Do not slow-freeze. Samples in cryovial or OCT/cryomolds should be snap frozen. Slow freezing promotes the formation of ice crystals, which can damage nucleic acids (e.g., RNA) in the specimen. The slower a sample freezes, the larger the ice crystals that may form. Older models of cryostats that require significant specimen freeze time should be avoided whenever possible.
Containers used to transport samples with dry ice needs ventilation so there is no buildup of the CO2 within the container.
If a pen is used to label cryovials or other receptacles that will be stored in freezing conditions, ensure that the pen is waterproof/solvent-proof and can withstand long-term freezing conditions. For cryovials, if no cryomarker is available, pencil may work on the writing surface and withstand long-term LN2 conditions; it is advisable to confirm this functionality in advance of specimen processing.
Use freezer gloves and a face shield while working with liquid nitrogen. Take precautions to avoid accidental spillage or spattering of liquid nitrogen.
Do not place the specimen directly in liquid nitrogen. If the tissue is frozen too quickly, it may shatter, potentially causing difficulty with H&Es and IHC.
If liquid nitrogen is not available, the slurry method can be used by making an isopropanol/dry ice slurry. It is best to use crushed dry ice mixed with 100 % isopropanol until the ice is moistened throughout, but not so much as to have a layer of pure isopropanol over the ice. The slurry should be ready to use once the isopropanol stops forming new bubbles. It is not recommended to simply use dry ice for freezing.
Instruments should be changed or thoroughly cleaned between dissection of normal and tumor tissue to prevent cross-contamination—even a tiny amount of cross-contamination can interfere with analyte preparation and potentially adversely confound results.

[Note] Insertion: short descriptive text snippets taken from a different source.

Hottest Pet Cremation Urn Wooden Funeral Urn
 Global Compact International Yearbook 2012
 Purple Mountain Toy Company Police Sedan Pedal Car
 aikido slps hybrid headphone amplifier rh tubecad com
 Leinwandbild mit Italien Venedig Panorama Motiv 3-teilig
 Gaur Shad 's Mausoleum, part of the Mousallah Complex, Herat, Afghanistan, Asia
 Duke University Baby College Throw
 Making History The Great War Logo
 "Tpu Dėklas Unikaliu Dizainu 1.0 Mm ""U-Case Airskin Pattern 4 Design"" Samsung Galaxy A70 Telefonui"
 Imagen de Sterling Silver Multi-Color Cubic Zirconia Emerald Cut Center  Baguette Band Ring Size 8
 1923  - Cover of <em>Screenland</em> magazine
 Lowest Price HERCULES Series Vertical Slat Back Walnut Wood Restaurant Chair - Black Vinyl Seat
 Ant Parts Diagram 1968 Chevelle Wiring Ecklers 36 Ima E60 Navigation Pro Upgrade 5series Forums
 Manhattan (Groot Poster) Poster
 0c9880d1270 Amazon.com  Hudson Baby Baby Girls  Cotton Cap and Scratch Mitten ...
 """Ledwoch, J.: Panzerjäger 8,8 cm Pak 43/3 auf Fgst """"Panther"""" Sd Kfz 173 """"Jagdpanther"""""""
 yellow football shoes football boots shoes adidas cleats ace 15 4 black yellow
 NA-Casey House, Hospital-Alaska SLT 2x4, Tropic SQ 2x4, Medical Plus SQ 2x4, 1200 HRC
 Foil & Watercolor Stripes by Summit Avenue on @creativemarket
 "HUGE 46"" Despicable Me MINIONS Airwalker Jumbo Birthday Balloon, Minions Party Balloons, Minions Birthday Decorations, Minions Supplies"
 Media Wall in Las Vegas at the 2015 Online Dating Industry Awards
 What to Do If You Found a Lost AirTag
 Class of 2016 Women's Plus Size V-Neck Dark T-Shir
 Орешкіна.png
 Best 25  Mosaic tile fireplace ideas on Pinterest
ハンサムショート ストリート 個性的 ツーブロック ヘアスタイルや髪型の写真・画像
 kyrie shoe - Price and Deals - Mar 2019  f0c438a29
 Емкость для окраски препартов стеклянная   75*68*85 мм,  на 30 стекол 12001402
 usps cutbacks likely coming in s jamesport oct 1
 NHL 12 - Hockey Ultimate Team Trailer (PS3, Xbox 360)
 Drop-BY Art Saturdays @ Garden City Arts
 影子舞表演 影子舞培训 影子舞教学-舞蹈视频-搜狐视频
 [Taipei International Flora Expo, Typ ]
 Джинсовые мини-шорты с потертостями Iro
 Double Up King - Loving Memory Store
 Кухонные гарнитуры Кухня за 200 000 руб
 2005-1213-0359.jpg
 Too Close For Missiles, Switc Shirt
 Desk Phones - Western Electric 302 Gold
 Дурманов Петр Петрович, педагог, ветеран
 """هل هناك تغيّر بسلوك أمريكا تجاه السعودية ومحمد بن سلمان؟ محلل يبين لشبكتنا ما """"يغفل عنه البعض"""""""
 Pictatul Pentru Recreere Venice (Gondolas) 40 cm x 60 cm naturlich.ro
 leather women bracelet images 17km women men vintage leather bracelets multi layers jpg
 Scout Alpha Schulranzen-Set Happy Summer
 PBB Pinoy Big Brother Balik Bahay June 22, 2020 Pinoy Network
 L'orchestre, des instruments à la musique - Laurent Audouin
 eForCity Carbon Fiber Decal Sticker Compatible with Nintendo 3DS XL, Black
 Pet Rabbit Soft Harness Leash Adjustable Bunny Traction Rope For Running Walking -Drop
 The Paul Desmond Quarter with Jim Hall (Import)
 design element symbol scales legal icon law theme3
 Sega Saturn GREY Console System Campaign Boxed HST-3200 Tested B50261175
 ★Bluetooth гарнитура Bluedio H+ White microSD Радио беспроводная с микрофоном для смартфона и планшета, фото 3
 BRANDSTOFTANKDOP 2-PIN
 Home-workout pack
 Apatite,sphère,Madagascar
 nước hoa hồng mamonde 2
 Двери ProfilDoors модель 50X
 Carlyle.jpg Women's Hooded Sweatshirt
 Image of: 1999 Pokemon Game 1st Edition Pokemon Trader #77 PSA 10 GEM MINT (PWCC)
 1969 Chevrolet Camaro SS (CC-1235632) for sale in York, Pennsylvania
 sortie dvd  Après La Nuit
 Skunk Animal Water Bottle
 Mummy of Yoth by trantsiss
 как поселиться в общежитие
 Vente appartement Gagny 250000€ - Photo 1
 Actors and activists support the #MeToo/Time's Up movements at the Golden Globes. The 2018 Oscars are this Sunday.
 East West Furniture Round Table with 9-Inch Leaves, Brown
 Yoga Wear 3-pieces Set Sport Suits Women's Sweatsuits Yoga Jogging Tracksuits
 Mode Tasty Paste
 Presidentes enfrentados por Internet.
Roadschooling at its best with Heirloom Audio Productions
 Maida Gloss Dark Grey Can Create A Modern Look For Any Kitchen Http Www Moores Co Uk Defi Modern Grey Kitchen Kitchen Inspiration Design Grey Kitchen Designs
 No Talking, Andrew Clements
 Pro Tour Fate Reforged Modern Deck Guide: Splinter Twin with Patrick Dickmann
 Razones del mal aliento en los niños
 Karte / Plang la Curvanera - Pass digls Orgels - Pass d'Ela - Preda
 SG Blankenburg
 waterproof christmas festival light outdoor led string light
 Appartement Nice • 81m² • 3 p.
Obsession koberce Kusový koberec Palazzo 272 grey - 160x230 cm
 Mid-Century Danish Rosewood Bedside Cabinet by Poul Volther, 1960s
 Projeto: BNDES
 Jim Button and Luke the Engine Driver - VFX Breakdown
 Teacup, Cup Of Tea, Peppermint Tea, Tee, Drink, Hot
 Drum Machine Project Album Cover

If RNA analyte preparation is planned, use a sterile RNAse-free container. Rinse tissue in DEPC-treated water or RNAse-free PBS. We do not recommend RNAlater ® particularly with cutaneous/subcutaneous tissue as the RNAlater ® makes the connective tissue more rigid, and causes the homogenization process to be less efficient, giving lower yields with greater degradation of RNA.
Do not add serum to the specimen.
Do not directly touch the biopsy/specimen without sterile gloves.
Use sterile or disposable equipment for both dissection and snap freezing.
When tissue is taller than cryomold, the OCT can be layered in steps until the tissue is completely covered. Add OCT only up to the top of the tissue insert section of the cryomold. Partially freeze/harden the tissue in OCT—the OCT will become cloudy/white on the edges. Before the OCT that is next to the tissue becomes cloudy, remove from liquid nitrogen (or dry ice/alcohol slurry) and add another layer of OCT onto the partially hardened previous layer of OCT and reexpose to cold (until it gets cloudy) and repeat if necessary. Once the tissue is completed covered by OCT, let it freeze completely.
Alternative approach: OCT preparation without Liq N2 Stand— use of a petri dish to freeze OCT/tissue in cryomold: Carefully position a Petri dish at the surface of the liquid nitrogen using forceps or the isopropanol/dry ice slurry (see Fig. 2e); allow the petri dish to stabilize with the liquid nitrogen or slurry; place the filled cryomold in the Petri dish and freeze until the OCT media is completely hard.